- PAGE EXTRACT -

-- Opening Marker --

Experts find that postnatal depression is not caused by hormones, contrary to widespread belief. A new study discovers that depression after pregnancy is actually a continuation of current mental problems.
The study led by Professor George Patton from the Murdoch Children's Research Institute investigated a Victorian study that monitored teenagers for 25 years. The research team formed a group of 1,000 participants aged 29-35 and communicated with them every six months. They then listed 384 study subjects with 564 pregnancies. The researchers assessed the women for clinical manifestations signifying depression utilizing the Edinburgh Postnatal Depression Scale. The participants were evaluated three times - at the 32nd week of pregnancy, eighth week after the delivery and one year after birth.
The findings of the study published in the The Lancet reveal that 85 percent of the participants with severe symptoms of postnatal depression suffered from mental health illnesses before pregnancy. Most of these participants have had their mental health problems since they were in their 20s and teenage years. About two-thirds of the women had experienced a form of mental health illness even before the research was initiated 15 years ago. However, the researchers find that women who struggled with their mental health before becoming pregnant did not experience depression during the perinatal stages.
The researchers were also able to come up with a statistical prediction pertaining to depression risks among the study participants. Women who had mental health problems during their teenage years and 20s have a one in three risk. Those who did not have any history of mental health illness have a one in 12 risk.
"For a long time we thought about perinatal depression as being something which is really quite unique," says Patton. "That only occurred at this time in life, and it's something to do with the hormonal disturbances that go with pregnancy."
Perinatal depression encompasses depressive symptoms experienced during and after the pregnancy, thereby impairing nursing practices.
"It has the potential to undermine the maternal infant bond which is so essential to the emotional development of the child," says Patton. "What this really tells us as a study is that we need to think of perinatal depression very much in the life story."
The authors say that the results of the study can help to reduce the incidence of depression during these stages by focusing on high-risk populations, and giving them adequate emotional and social support such as counselling interventions.

-- Closing Marker --

- RECORDS PROVIDED -
-- Opening Marker --

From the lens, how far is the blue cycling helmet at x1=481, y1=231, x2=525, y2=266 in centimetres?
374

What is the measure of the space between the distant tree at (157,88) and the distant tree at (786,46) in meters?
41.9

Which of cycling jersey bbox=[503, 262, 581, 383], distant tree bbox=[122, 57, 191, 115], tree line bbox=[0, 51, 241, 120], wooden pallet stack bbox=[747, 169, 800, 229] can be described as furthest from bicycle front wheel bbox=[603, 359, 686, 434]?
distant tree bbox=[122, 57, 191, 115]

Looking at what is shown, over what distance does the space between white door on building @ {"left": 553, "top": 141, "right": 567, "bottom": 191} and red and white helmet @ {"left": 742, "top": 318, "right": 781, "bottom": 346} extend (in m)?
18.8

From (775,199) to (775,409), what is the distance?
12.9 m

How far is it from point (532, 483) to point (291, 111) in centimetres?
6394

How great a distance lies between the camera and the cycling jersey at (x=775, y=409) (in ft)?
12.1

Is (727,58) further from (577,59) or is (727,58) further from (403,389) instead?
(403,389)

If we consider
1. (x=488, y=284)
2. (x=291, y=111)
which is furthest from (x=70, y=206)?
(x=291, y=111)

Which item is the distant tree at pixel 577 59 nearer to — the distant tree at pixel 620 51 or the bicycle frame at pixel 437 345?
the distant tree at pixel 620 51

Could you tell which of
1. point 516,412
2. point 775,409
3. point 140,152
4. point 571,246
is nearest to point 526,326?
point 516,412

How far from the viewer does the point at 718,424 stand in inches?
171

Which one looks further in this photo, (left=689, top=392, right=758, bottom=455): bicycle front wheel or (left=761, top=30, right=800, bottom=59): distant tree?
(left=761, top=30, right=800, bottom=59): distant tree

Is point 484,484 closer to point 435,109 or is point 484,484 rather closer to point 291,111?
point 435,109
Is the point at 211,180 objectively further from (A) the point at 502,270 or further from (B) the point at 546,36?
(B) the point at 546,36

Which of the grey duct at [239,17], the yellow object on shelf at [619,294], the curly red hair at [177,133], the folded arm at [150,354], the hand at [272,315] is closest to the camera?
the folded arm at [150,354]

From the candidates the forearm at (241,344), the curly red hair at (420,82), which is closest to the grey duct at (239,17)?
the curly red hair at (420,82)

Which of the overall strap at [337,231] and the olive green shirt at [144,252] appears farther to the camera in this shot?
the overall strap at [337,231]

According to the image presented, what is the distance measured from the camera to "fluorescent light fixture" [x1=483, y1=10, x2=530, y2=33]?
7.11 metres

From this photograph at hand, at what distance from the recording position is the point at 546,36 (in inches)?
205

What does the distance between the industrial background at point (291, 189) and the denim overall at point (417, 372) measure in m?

-- Closing Marker --

- TASK BRIEF -
In the article on postnatal depression, what risk of depression does the statistical prediction give for women with no history of mental health illness? The rows play no part in this.

- RESULT -
A one in 12 risk.